▸ Stated goal A
Turn the paragraph of the Berwyn Fund meeting notice that begins "The enclosed proxy is solicited" into a short list that keeps its main facts.
▸ Stated goal B
Using the Berwyn Fund meeting notice, mark each statement yes or no and quote the words that decide it: (i) The meeting will be held at the Fund's own address. (ii) Abstentions are counted when determining whether a quorum is present. (iii) Shareholders are asked to ratify Price Waterhouse as independent accountants for the fiscal year ending December 31, 1997.
▸ Stated goal C
Reproduce the Berwyn Fund meeting notice between "A majority of the shares entitled to vote, represented" and "have been approved.", inclusive, substituting "required minimum" for "quorum".

▸ Passage provided

NOTICE IS HEREBY GIVEN that the annual meeting of shareholders
of The Berwyn Fund, Inc., ("The Fund"), a registered investment
company, will be held at the executive offices of The Killen
Group, Inc., 1199 Lancaster Avenue, Berwyn, Pennsylvania, on
Monday, March 31, 1997 at
10:00 A.M., for the following purposes:
1.     To elect 5 Directors to serve until the next annual
meeting of shareholders and until their successors are elected;
2.     To consider and approve the Investment Advisory
Agreement between the Fund and The Killen Group, Inc. for the
period  March 31, 1997 to March 27, 1998, or until the next
annual    meeting of shareholders;
3.     To consider and ratify the appointment of Price
Waterhouse as independent accountants for the fiscal year
ending December 31, 1997.
At such meeting, only holders of common stock of record at the
close of business on February 11, 1997 will be entitled to
vote.
You are encouraged to attend this meeting in person, but if you
cannot do so, please complete, date, sign and return the
accompanying proxy at your earliest convenience.  YOUR
PARTICIPATION, IN PERSON OR BY PROXY, IS IMPORTANT.  BUSINESS
MAY BE TRANSACTED ONLY IF A MAJORITY OF THE SHARES ENTITLED TO
VOTE ARE PRESENT IN PERSON OR BY PROXY.



                     By Order of The Board of Directors
                     __________________________________
                     Kevin M. Ryan
                     Secretary

February 12, 1997




                              -1-
                               
                               
                        PROXY STATEMENT
        SOLICITATION, REVOCATION AND VOTING OF PROXIES
                               
The enclosed proxy is solicited by and on behalf of the Board
of Directors of The Berwyn Fund, Inc. (the "Fund"), for use at
the Annual Meeting of Shareholders or any adjournment thereof,
to be held on March 31, 1997 at 10:00 A.M., at the executive
offices of The Killen Group, Inc. (the "Adviser"), 1199
Lancaster Avenue, Berwyn, Pennsylvania.  The Fund's address is
1189 Lancaster Avenue, Berwyn, Pennsylvania 19312. This proxy
statement and the enclosed proxy are first being sent to
shareholders on or about March 1, 1997.  The close of business
on February 11, 1997 has been fixed as the record date for the
determination of shareholders entitled to vote at the Annual
Meeting. On that date there were, outstanding, 4,493,648 shares
of common stock. (The Fund issues only common stock.)
Shareholders will be entitled to one vote on each matter for
each share held.

A majority of the shares entitled to vote, represented in
person or by proxy, will constitute a quorum and the presence
of a quorum is
necessary for the transaction of business.  Abstentions and
broker nonvotes will be included for purposes of determining
whether a quorum is present at the meeting, but will be treated
as votes not cast and, therefore, will not be counted in
determining whether matters to be voted upon at the meeting
have been approved.

▸ Extracted data
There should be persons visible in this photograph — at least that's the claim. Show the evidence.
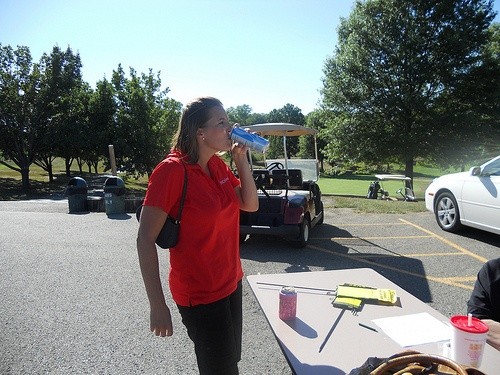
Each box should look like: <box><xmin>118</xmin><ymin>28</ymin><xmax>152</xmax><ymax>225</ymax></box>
<box><xmin>137</xmin><ymin>97</ymin><xmax>260</xmax><ymax>375</ymax></box>
<box><xmin>467</xmin><ymin>258</ymin><xmax>500</xmax><ymax>352</ymax></box>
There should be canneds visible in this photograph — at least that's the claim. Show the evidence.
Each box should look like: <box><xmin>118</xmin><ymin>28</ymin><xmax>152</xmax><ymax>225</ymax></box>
<box><xmin>279</xmin><ymin>285</ymin><xmax>298</xmax><ymax>321</ymax></box>
<box><xmin>231</xmin><ymin>126</ymin><xmax>271</xmax><ymax>154</ymax></box>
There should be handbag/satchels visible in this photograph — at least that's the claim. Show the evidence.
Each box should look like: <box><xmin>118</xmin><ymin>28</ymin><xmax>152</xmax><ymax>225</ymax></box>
<box><xmin>136</xmin><ymin>161</ymin><xmax>188</xmax><ymax>251</ymax></box>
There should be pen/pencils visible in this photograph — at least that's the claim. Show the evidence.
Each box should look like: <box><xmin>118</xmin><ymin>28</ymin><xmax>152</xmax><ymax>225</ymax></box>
<box><xmin>358</xmin><ymin>322</ymin><xmax>378</xmax><ymax>333</ymax></box>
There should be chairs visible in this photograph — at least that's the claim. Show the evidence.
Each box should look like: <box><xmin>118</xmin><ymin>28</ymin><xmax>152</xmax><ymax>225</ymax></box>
<box><xmin>273</xmin><ymin>169</ymin><xmax>304</xmax><ymax>186</ymax></box>
<box><xmin>250</xmin><ymin>168</ymin><xmax>270</xmax><ymax>185</ymax></box>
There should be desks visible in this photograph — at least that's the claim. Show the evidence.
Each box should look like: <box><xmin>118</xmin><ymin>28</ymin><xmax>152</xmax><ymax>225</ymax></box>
<box><xmin>247</xmin><ymin>266</ymin><xmax>500</xmax><ymax>375</ymax></box>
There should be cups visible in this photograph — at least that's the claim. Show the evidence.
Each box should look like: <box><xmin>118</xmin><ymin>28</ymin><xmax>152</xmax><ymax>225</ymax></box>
<box><xmin>450</xmin><ymin>315</ymin><xmax>490</xmax><ymax>371</ymax></box>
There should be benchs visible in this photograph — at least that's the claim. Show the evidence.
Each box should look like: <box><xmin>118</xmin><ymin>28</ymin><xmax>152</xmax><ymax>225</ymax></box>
<box><xmin>384</xmin><ymin>190</ymin><xmax>398</xmax><ymax>201</ymax></box>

▸ Reply A
- Solicited by and on behalf of the Board of Directors of The Berwyn Fund, Inc., for the Annual Meeting of Shareholders or any adjournment.
- Meeting: March 31, 1997, at 10:00 A.M., at the executive offices of The Killen Group, Inc. (the Adviser), 1199 Lancaster Avenue, Berwyn, Pennsylvania.
- Fund's address: 1189 Lancaster Avenue, Berwyn, Pennsylvania 19312.
- Proxy statement and proxy first sent to shareholders on or about March 1, 1997.
- Record date: close of business on February 11, 1997. On that date 4,493,648 shares of common stock were outstanding, and the Fund issues only common stock.
- Each share carries one vote on each matter.

▸ Reply B
(i) No: "will be held at the executive offices of The Killen Group, Inc., 1199 Lancaster Avenue"
(ii) Yes: "Abstentions and broker nonvotes will be included for purposes of determining whether a quorum is present at the meeting"
(iii) Yes: "To consider and ratify the appointment of Price Waterhouse as independent accountants for the fiscal year ending December 31, 1997."

▸ Reply C
A majority of the shares entitled to vote, represented in
person or by proxy, will constitute a required minimum and the presence
of a required minimum is
necessary for the transaction of business.  Abstentions and
broker nonvotes will be included for purposes of determining
whether a required minimum is present at the meeting, but will be treated
as votes not cast and, therefore, will not be counted in
determining whether matters to be voted upon at the meeting
have been approved.